Lo Stato Maggiore ucraino ha riferito che le forze di Kiev hanno colpito con successo le navi da sbarco Yamal e Azov, un centro di comunicazione della Flotta russa e diverse infrastrutture non specificate a Sebastopoli.

L'Istituto per lo studio della guerra ha valutato che gli attacchi ucraini contro le risorse della Flotta russa hanno causato l'allontanamento di alcune navi dalla sua base principale, a Sebastopoli, e ostacolato la capacità della Russia di operare nella parte occidentale del Mar Nero.

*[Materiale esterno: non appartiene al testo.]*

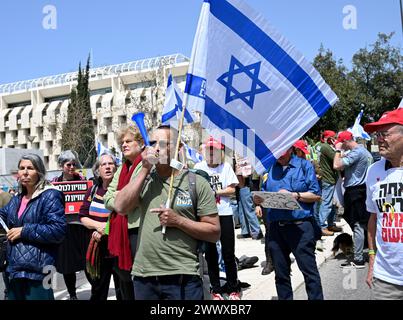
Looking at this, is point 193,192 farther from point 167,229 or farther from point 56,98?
point 56,98

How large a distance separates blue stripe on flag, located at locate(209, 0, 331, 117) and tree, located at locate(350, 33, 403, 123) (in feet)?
74.7

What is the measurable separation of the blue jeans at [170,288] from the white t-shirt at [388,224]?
1321 mm

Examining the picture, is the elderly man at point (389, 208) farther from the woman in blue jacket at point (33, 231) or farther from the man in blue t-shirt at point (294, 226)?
the woman in blue jacket at point (33, 231)

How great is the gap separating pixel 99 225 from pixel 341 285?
11.1ft

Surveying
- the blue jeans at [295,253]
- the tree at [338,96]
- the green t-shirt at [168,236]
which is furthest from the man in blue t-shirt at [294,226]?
the tree at [338,96]

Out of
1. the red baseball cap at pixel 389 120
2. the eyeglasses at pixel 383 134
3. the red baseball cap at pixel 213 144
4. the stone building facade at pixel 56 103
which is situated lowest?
the eyeglasses at pixel 383 134

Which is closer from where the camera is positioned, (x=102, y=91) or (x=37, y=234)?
(x=37, y=234)

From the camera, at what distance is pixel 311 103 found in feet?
15.5

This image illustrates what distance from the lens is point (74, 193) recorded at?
6121 mm

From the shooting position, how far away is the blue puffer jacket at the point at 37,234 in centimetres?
405

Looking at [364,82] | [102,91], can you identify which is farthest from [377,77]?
[102,91]

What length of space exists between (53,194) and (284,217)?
7.35 ft
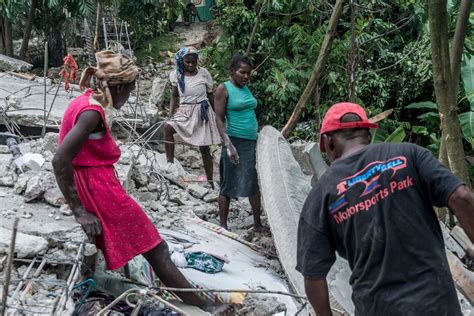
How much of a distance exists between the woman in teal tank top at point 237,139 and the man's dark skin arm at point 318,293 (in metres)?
3.18

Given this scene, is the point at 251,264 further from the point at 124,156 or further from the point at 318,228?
the point at 318,228

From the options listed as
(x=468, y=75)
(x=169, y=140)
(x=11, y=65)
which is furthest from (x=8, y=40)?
(x=468, y=75)

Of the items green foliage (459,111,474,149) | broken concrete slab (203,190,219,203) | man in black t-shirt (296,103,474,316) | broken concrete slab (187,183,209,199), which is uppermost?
man in black t-shirt (296,103,474,316)

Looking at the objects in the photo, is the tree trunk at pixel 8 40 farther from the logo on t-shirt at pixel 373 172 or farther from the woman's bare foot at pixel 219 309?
the logo on t-shirt at pixel 373 172

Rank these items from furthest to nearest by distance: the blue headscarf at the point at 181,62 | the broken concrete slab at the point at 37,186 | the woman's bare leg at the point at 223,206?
the blue headscarf at the point at 181,62
the woman's bare leg at the point at 223,206
the broken concrete slab at the point at 37,186

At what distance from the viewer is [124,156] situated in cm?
577

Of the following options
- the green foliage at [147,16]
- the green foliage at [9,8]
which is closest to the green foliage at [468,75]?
the green foliage at [147,16]

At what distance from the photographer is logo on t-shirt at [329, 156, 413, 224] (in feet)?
7.55

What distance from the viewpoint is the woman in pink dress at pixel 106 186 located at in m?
3.39

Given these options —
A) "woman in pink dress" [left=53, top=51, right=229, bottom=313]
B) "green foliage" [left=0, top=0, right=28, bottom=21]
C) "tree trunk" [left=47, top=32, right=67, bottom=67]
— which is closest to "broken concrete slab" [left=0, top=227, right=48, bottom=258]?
"woman in pink dress" [left=53, top=51, right=229, bottom=313]

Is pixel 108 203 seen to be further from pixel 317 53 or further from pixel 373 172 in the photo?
pixel 317 53

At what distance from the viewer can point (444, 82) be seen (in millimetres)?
5477

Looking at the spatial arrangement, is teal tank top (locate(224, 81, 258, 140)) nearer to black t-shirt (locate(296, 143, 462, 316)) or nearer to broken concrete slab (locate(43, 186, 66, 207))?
broken concrete slab (locate(43, 186, 66, 207))

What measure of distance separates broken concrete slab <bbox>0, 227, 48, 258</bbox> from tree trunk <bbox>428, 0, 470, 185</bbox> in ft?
10.9
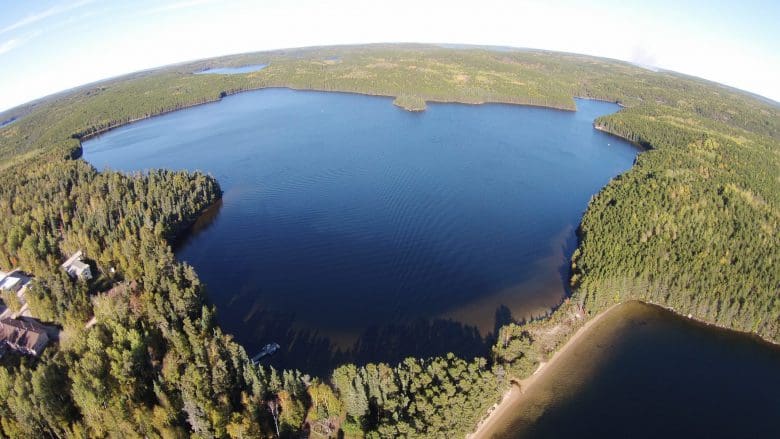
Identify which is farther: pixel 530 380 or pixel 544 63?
pixel 544 63

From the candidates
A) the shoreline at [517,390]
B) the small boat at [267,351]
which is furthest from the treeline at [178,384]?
the small boat at [267,351]

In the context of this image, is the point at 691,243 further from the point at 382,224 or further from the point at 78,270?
the point at 78,270

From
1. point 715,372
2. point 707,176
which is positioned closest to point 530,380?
point 715,372

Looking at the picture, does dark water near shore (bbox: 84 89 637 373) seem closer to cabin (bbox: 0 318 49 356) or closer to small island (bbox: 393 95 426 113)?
small island (bbox: 393 95 426 113)

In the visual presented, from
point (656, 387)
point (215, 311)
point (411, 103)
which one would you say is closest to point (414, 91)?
point (411, 103)

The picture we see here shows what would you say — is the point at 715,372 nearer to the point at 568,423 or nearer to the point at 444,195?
the point at 568,423
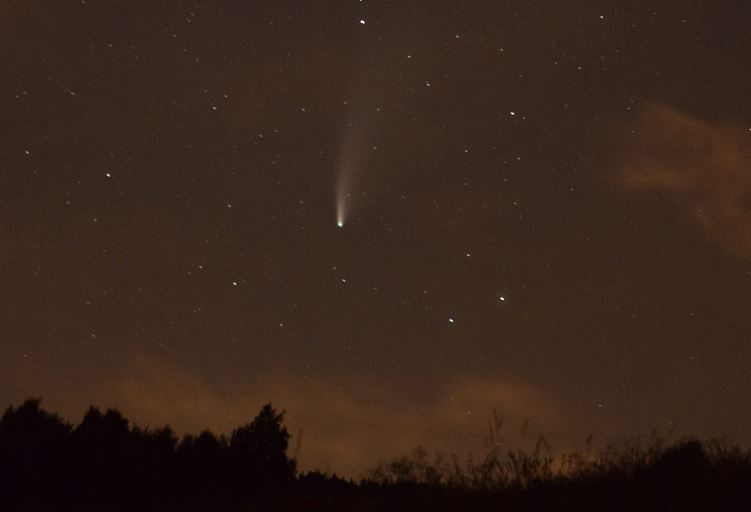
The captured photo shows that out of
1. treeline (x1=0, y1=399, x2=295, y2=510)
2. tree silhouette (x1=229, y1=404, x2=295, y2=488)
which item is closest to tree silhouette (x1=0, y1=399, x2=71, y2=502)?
treeline (x1=0, y1=399, x2=295, y2=510)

Alcuni funzionari ucraini hanno di recente riferito che le altre basi della flotta del Mar Nero sono strutturalmente inferiori a quella di Sebastopoli e che le forze russe devono ancora ricaricare i sistemi missilistici Kalibr su navi e sottomarini nella città poiché altre basi non hanno la capacità di gestire tali missili.

Gli ultimi attacchi ucraini contro le navi della Flotta, indipendentemente dall'entità dei danni causati, probabilmente dissuaderanno le forze russe dal dislocare le navi a Sebastopoli e nel Mar Nero occidentale. Questo complicherebbe la capacità della flotta di massimizzare le proprie capacità di combattimento.

L'Ucraina ha dichiarato di aver distrutto circa un terzo della flotta russa del Mar Nero dall'inizio dell'invasione su larga scala, di solito in attacchi notturni con droni marini imbottiti di esplosivo.